EXERCISE DETAILS
Output all of the data exactly as it appears, but leave out any pictures it contains.

GIVEN INFORMATION
* * *
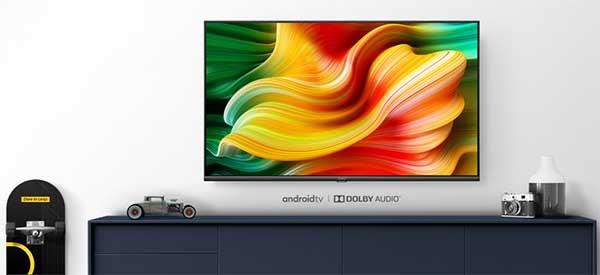 realme tawarkan smart TV mulai Rp 2 jutaan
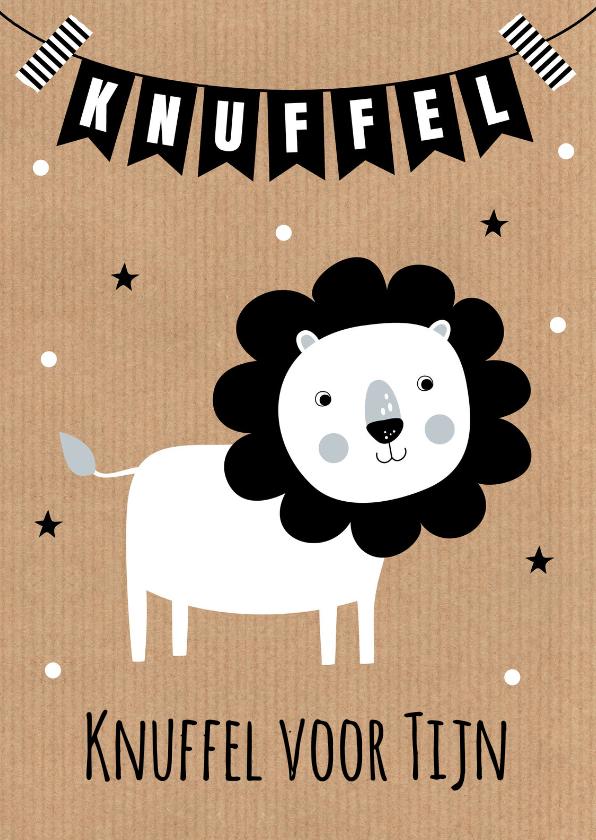 Kinderkaarten - Kinderkaart leeuw slinger kraft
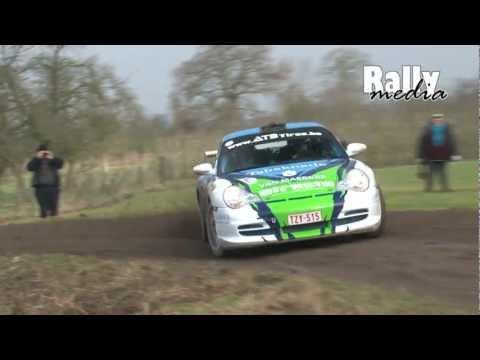 spettacolare rally con una porsche 996 gt3!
* * *
RESPONSE
 realme tawarkan smart TV mulai Rp 2 jutaan
 Kinderkaarten - Kinderkaart leeuw slinger kraft
 spettacolare rally con una porsche 996 gt3!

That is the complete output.